Retype the part of the Cold-Eeze article below from "Sniffles. Quigley sought" to "journal last summer.", word for word.
╭─ PASSAGE FOR REVIEW
Flu Symptoms? Try Duck
Why sales of homeopathic products are soaring today
Cold-Eeze is made by Quigley Corp., a Pennsylvania-based company whose owner previously specialized in knock-off perfumes and health-food snacks. In 1992, its founder, Guy Quigley, signed a licensing deal with researchers who had patented a formula that suspended zinc in a lozenge. Medical researchers had long known of the effectiveness of zinc in fighting cold viruses; the problem had always been concocting a product that people can stand to eat. Cold-Eeze passes into the nasal cavity through the mouth and throat.
Sniffles. Quigley sought reputable medical research for his product. A study by the Cleveland Clinic Foundation found that Cold-Eeze shortened the duration of cold symptoms by 42 percent, and the results were published in a medical journal last summer.
The news sent Quigley stock soaring 6,000 percent. But researchers have since raised questions about the study; it has also come to light that the Cleveland Clinic doctor who conducted the study had invested in the company before releasing the results--and has since pocketed $144,000 in profits.
╰─
╭─ EXTRACTED MATERIAL
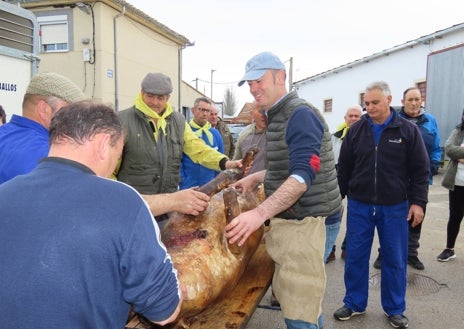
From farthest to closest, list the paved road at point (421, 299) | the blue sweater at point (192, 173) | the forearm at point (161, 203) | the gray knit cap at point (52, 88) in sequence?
the blue sweater at point (192, 173) < the paved road at point (421, 299) < the forearm at point (161, 203) < the gray knit cap at point (52, 88)

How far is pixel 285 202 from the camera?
7.77 ft

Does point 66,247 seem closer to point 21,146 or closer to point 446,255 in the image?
point 21,146

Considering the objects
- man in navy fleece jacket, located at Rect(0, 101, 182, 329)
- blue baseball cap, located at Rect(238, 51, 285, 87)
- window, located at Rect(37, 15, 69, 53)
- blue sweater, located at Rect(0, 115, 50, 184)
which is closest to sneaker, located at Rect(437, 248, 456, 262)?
blue baseball cap, located at Rect(238, 51, 285, 87)

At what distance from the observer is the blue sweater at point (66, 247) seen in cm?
112

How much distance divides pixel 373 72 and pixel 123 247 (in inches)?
792

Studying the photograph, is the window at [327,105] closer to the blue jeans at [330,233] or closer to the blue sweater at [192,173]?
the blue sweater at [192,173]

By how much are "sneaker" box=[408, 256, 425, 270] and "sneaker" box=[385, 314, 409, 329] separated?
1583 millimetres

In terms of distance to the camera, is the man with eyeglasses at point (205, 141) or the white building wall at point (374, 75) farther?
the white building wall at point (374, 75)

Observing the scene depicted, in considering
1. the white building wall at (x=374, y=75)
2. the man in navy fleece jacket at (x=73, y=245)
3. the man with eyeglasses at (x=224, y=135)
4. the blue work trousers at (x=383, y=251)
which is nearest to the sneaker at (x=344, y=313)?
the blue work trousers at (x=383, y=251)

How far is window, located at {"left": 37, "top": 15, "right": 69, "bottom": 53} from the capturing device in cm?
1415

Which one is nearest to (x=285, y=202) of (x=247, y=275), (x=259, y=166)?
(x=247, y=275)

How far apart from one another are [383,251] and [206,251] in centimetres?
200

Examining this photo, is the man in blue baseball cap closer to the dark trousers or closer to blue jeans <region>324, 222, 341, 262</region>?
blue jeans <region>324, 222, 341, 262</region>

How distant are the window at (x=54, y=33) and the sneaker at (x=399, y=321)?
14.3 m
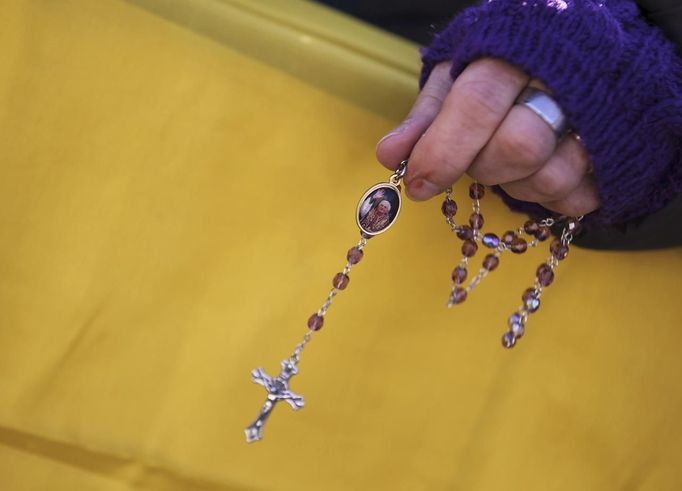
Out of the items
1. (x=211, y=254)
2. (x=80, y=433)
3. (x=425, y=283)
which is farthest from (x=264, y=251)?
(x=80, y=433)

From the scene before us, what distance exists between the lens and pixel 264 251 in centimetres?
65

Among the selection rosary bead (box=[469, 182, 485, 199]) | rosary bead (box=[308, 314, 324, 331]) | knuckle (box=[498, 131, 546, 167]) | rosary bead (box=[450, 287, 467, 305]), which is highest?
knuckle (box=[498, 131, 546, 167])

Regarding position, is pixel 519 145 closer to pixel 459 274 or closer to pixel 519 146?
pixel 519 146

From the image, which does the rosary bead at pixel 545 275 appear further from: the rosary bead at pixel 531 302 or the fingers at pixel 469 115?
the fingers at pixel 469 115

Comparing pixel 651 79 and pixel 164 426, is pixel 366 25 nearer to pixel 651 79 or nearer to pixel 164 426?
pixel 651 79

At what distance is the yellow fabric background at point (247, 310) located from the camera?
0.61m

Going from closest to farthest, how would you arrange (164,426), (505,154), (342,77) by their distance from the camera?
(505,154), (342,77), (164,426)

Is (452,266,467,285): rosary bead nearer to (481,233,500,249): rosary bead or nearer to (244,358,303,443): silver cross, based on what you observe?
(481,233,500,249): rosary bead

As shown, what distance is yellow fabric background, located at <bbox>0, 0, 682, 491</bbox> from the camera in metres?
0.61

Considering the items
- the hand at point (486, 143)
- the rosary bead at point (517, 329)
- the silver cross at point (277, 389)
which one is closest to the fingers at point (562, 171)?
the hand at point (486, 143)

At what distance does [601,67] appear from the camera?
1.63ft

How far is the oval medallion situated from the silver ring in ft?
0.36

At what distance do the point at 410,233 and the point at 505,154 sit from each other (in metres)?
0.17

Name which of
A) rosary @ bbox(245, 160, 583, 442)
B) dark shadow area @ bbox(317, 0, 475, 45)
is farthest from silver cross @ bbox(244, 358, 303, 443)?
dark shadow area @ bbox(317, 0, 475, 45)
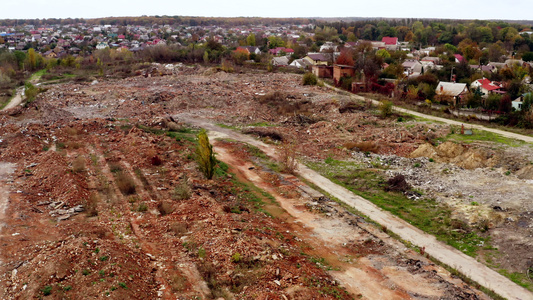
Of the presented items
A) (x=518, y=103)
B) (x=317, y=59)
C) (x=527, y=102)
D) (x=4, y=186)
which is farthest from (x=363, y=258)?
(x=317, y=59)

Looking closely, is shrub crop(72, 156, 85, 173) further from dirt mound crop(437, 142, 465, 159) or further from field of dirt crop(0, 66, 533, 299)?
dirt mound crop(437, 142, 465, 159)

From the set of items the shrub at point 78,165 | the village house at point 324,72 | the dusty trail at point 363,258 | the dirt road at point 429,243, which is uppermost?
the village house at point 324,72

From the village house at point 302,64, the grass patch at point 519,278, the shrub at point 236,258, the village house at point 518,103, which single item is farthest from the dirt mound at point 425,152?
the village house at point 302,64

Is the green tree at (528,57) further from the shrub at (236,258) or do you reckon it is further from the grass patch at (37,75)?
the grass patch at (37,75)

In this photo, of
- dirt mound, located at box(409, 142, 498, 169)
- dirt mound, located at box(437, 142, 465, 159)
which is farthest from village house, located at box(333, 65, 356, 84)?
dirt mound, located at box(409, 142, 498, 169)

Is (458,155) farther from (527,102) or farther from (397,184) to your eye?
(527,102)

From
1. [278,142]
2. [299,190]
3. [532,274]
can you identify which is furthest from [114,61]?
[532,274]
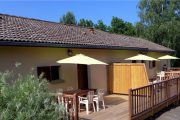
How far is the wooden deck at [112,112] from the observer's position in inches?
388

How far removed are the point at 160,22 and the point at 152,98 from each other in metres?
25.5

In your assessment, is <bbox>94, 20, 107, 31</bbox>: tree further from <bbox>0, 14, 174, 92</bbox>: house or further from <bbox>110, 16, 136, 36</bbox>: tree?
<bbox>0, 14, 174, 92</bbox>: house

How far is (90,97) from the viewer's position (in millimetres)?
10727

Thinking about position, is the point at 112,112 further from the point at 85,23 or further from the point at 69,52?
the point at 85,23

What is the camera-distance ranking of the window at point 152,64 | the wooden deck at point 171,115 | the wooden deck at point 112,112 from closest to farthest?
the wooden deck at point 112,112
the wooden deck at point 171,115
the window at point 152,64

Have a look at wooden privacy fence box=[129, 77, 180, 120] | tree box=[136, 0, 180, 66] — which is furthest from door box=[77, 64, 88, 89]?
tree box=[136, 0, 180, 66]

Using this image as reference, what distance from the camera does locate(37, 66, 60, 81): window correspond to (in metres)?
11.4

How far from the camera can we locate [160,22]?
34875 mm

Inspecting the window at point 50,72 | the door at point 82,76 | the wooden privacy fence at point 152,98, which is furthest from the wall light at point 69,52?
the wooden privacy fence at point 152,98

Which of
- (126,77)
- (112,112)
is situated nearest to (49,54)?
(112,112)

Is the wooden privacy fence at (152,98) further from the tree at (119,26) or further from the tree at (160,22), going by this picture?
the tree at (119,26)

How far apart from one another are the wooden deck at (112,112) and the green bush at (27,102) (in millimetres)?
4009

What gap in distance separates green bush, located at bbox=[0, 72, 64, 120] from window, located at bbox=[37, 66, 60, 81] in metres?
5.58

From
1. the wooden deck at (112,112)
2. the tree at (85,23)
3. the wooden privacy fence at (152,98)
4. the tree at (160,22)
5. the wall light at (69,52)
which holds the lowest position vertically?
the wooden deck at (112,112)
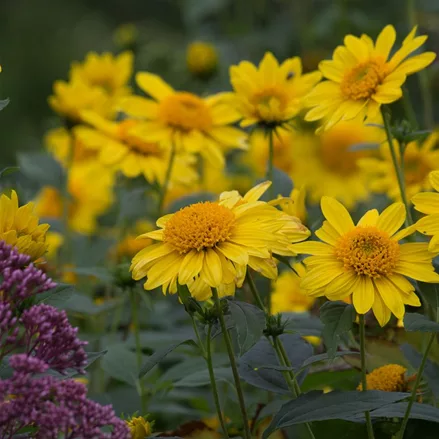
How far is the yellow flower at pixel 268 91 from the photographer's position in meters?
1.07

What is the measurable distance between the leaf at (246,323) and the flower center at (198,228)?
0.06m

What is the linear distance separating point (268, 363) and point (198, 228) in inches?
6.5

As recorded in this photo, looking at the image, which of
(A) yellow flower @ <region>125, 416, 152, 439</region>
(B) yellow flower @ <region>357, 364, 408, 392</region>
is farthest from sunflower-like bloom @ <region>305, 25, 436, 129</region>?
(A) yellow flower @ <region>125, 416, 152, 439</region>

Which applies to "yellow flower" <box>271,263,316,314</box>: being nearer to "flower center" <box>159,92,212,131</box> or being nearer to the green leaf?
"flower center" <box>159,92,212,131</box>

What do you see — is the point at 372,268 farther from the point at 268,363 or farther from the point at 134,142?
the point at 134,142

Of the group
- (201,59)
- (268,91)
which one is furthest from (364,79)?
(201,59)

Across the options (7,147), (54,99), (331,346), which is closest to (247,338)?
(331,346)

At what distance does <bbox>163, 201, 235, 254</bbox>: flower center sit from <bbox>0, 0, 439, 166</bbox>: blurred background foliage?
3.41 ft

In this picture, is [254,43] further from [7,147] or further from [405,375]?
[7,147]

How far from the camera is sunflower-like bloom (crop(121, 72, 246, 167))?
1324 mm

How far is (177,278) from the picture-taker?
788mm

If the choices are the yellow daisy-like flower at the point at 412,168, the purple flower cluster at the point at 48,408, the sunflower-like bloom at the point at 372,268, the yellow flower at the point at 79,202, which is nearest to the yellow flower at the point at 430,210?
the sunflower-like bloom at the point at 372,268

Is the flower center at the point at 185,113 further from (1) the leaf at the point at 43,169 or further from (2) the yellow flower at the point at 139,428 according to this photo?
(2) the yellow flower at the point at 139,428

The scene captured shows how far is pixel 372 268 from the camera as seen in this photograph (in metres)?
0.76
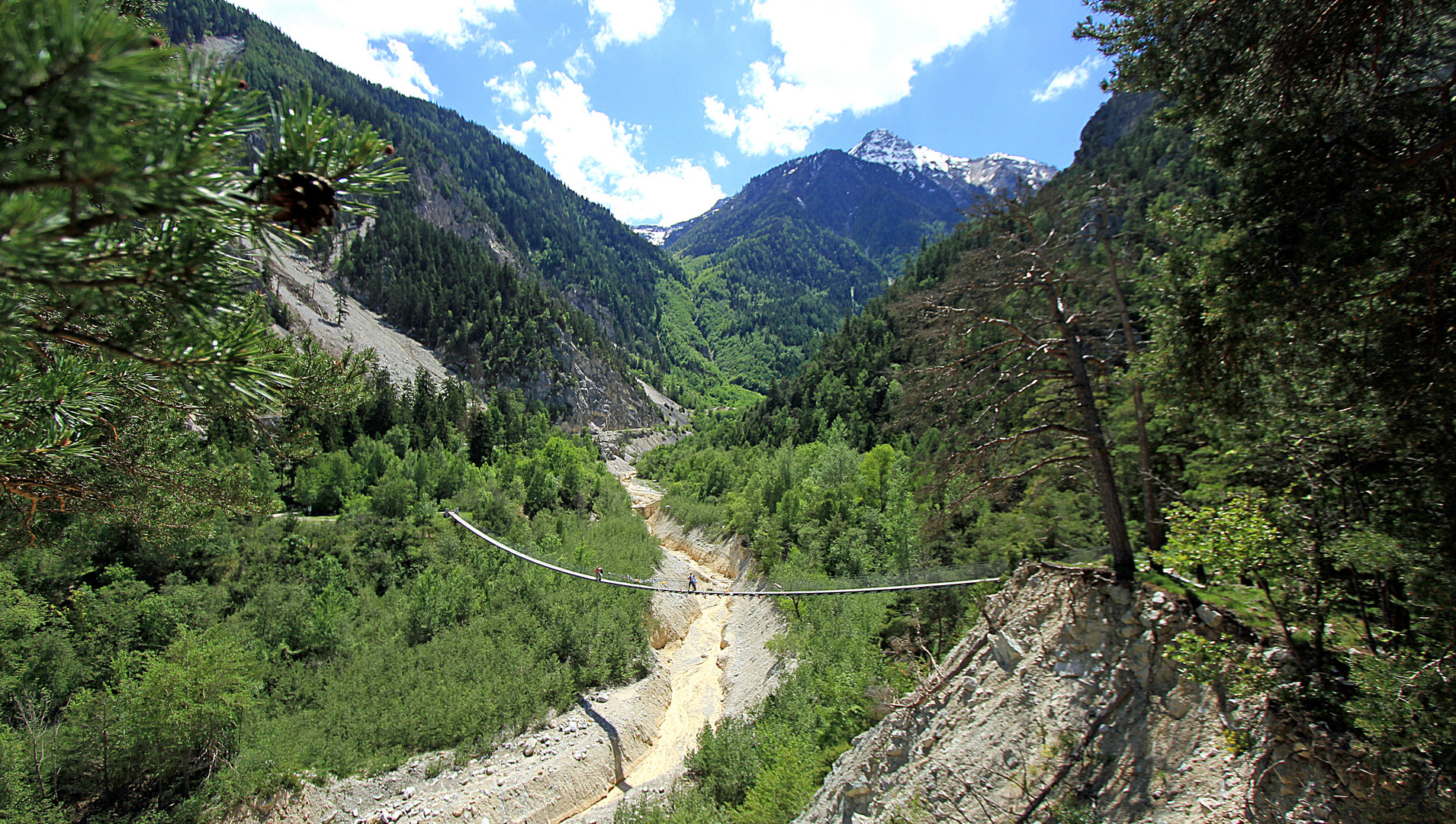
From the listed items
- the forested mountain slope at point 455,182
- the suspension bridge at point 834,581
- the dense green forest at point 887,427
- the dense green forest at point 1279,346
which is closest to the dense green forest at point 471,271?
╰─
**COMPLETED EXERCISE**
Sniffles. Quigley sought reputable medical research for his product. A study by the Cleveland Clinic Foundation found that Cold-Eeze shortened the duration of cold symptoms by 42 percent, and the results were published in a medical journal last summer.